■ EXERCISE REQUIREMENTS ■
Which lines of the entries below contain the string "component"? Copy each one.

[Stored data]
# # #
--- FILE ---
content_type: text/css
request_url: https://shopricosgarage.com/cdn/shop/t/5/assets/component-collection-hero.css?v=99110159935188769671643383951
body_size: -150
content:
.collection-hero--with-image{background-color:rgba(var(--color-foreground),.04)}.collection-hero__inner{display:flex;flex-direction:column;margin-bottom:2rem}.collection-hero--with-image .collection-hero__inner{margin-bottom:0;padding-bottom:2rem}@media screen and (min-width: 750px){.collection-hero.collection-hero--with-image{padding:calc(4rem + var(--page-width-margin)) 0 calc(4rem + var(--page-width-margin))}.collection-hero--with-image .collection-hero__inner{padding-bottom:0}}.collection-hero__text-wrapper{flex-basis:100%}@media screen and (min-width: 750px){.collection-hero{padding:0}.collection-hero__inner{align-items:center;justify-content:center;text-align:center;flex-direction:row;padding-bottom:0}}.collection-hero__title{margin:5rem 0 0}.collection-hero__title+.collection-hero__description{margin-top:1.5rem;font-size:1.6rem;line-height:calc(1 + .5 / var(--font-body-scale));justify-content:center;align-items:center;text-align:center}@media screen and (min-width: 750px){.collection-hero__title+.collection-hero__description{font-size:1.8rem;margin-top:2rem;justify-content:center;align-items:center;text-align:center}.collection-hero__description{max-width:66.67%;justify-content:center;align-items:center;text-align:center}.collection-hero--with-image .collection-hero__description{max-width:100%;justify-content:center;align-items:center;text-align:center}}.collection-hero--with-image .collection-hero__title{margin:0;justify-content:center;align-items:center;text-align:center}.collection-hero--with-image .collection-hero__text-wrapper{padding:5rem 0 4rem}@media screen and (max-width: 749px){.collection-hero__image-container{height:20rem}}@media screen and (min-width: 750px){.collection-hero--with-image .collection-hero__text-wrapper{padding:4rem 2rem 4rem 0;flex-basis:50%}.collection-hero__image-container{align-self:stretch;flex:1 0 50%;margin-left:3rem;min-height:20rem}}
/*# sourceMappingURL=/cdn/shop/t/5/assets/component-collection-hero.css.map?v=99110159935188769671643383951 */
# # #
■ RESPONSE TO THIS EXERCISE ■
request_url: https://shopricosgarage.com/cdn/shop/t/5/assets/component-collection-hero.css?v=99110159935188769671643383951
/*# sourceMappingURL=/cdn/shop/t/5/assets/component-collection-hero.css.map?v=99110159935188769671643383951 */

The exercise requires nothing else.